Centrally-acting opioid receptor antagonists as a treatment for antipsychotic-induced weight gain: A systematic review and meta-analysis of clinical trial data.

Abstract

Background: Antipsychotic-induced weight gain (AIWG) is a major concern in psychiatry, where there is a mortality gap between those with mental illness, particularly schizophrenia, and the general population. One development proposed is using centrally-acting opioid receptor antagonists (CORAs) such as naltrexone and samidorphan.

Objective: The systematic review and meta-analysis evaluated the available human clinical trial data on the effect of CORA on AIWG.

Methodology: Four online databases (MEDLINE, EMBASE, PsycINFO, and Cochrane) were searched for randomized-controlled trials (RCTs) on the topic. The primary outcome was change in bodyweight. Secondary anthropometric outcomes included percentage bodyweight change, BMI change, and absolute risk of weight gain. Meta-analysis was conducted on primary outcome.

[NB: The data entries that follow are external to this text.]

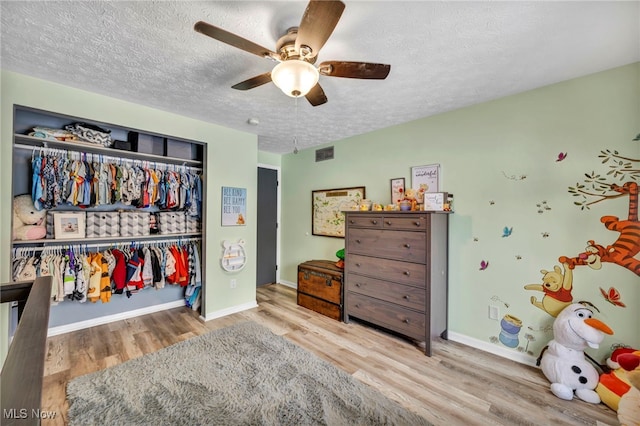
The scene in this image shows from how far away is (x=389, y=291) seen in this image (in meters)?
2.77

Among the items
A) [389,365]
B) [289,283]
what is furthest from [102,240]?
[389,365]

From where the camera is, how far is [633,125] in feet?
6.38

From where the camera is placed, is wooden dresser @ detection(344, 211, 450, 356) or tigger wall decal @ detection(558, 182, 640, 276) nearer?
tigger wall decal @ detection(558, 182, 640, 276)

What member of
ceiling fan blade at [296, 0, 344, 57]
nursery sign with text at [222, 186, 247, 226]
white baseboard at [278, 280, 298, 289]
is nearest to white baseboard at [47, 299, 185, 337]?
nursery sign with text at [222, 186, 247, 226]

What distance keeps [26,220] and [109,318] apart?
4.51ft

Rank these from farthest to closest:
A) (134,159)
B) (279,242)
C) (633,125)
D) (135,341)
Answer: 1. (279,242)
2. (134,159)
3. (135,341)
4. (633,125)

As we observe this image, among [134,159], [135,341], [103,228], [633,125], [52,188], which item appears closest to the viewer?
[633,125]

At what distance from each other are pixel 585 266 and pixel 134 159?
4560mm

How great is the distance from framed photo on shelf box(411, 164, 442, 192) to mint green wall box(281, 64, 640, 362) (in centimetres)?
6

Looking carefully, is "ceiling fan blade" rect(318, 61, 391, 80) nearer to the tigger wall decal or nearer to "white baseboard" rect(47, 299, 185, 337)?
the tigger wall decal

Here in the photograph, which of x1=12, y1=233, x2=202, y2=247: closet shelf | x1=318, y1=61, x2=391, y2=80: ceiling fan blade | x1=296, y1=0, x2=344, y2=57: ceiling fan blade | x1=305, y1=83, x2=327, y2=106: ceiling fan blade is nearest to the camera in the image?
x1=296, y1=0, x2=344, y2=57: ceiling fan blade

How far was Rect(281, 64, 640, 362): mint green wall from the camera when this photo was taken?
2.01m

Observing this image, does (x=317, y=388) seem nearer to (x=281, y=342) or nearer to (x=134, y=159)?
(x=281, y=342)

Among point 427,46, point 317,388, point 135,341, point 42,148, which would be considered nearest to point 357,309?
point 317,388
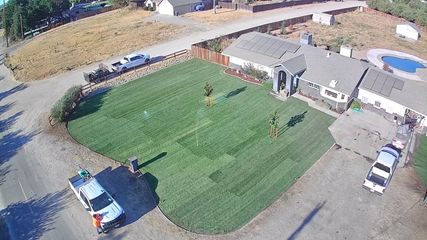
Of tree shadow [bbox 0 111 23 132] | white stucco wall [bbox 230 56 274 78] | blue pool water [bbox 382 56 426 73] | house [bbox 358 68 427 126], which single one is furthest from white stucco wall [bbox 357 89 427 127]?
tree shadow [bbox 0 111 23 132]

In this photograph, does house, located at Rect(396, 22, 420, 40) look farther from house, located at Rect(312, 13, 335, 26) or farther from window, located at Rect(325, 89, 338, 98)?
window, located at Rect(325, 89, 338, 98)

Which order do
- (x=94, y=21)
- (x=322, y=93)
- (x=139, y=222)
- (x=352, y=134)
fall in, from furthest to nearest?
(x=94, y=21) < (x=322, y=93) < (x=352, y=134) < (x=139, y=222)

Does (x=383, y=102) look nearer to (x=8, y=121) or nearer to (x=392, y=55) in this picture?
(x=392, y=55)

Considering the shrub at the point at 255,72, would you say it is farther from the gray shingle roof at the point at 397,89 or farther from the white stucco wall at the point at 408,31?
the white stucco wall at the point at 408,31

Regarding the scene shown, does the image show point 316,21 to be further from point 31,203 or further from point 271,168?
point 31,203

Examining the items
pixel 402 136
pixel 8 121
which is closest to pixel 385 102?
pixel 402 136

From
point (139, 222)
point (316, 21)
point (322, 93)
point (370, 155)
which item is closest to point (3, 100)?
point (139, 222)
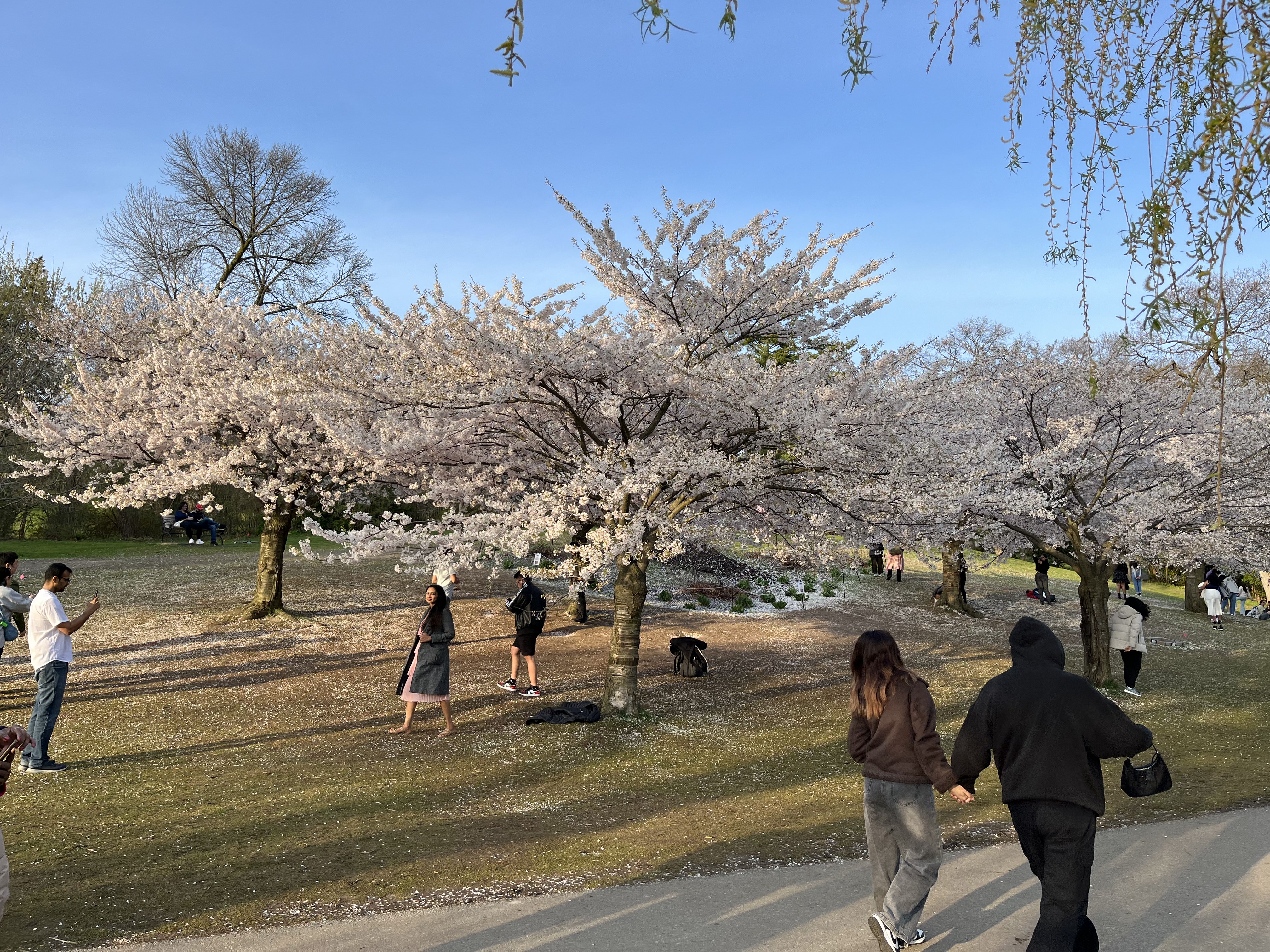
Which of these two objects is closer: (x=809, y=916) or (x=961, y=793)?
(x=961, y=793)

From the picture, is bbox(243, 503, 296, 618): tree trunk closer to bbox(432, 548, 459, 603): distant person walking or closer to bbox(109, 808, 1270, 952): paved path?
bbox(432, 548, 459, 603): distant person walking

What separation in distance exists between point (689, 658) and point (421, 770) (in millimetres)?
5823

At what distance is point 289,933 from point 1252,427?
13457 mm

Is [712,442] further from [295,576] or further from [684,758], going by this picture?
[295,576]

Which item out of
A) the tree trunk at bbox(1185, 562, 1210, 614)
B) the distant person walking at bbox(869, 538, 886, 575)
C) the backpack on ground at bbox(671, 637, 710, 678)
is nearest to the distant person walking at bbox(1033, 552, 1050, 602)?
the tree trunk at bbox(1185, 562, 1210, 614)

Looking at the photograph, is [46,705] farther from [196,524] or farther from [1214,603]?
[1214,603]

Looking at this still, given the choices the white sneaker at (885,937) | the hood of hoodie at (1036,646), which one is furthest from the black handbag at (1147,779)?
the white sneaker at (885,937)

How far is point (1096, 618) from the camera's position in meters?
13.1

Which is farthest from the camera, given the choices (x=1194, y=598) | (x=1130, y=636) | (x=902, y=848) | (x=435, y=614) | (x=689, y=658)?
(x=1194, y=598)

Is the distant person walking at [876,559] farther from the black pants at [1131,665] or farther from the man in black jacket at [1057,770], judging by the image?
the man in black jacket at [1057,770]

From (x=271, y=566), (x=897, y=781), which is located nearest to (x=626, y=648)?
(x=897, y=781)

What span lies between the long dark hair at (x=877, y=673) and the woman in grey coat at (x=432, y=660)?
5.63 metres

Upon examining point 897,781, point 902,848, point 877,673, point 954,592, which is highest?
point 877,673

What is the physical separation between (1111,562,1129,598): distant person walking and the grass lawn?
9.36 metres
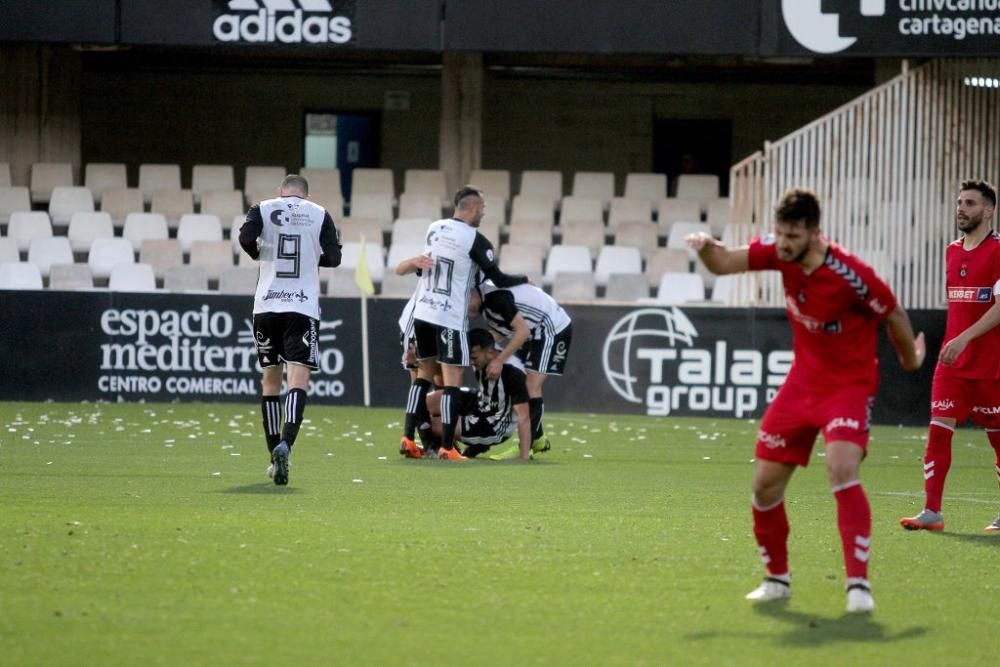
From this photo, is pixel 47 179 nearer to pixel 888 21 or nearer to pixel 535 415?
pixel 888 21

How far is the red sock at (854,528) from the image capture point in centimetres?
588

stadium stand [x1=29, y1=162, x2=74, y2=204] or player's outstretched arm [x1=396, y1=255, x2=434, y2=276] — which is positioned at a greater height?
stadium stand [x1=29, y1=162, x2=74, y2=204]

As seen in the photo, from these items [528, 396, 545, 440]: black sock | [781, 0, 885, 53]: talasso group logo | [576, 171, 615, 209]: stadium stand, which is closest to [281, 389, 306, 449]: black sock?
[528, 396, 545, 440]: black sock

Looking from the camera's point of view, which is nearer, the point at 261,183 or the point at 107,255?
the point at 107,255

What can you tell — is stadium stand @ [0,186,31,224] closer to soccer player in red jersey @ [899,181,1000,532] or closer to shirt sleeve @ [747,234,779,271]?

Results: Nine RCT articles (samidorphan = 6, naltrexone = 3) and two extension studies from RCTs (both samidorphan) were identified. Meta-analysis of four RCTs (n = 1416) found olanzapine/samidorphan was associated with less weight gain than olanzapine alone (mean difference in bodyweight change: -1.18 kg; 95% CI: -1.67 to -0.68). Olanzapine/samidorphan was also superior to olanzapine for changes in BMI (-0.65 kg/m²; 95% CI: -1.1 to -0.28), waist circumference (-1.5 cm; 95% CI: -2.67 to -0.32), and risk reduction for gaining 7% body weight (-12.4%; 95% CI: -18.27 to -6.54) or 10% body weight (-10.8%; 95% CI: -16.21 to -5.45). Naltrexone did not separate from placebo for change in weight or BMI.

Conclusion: CORA, specifically samidorphan, was effective at reducing weight gain in individuals prescribed olanzapine. The small effect sizes and discrepancy between samidorphan and naltrexone suggest effects may be timing dependent, not a class effect, or dependent on the antipsychotic combination.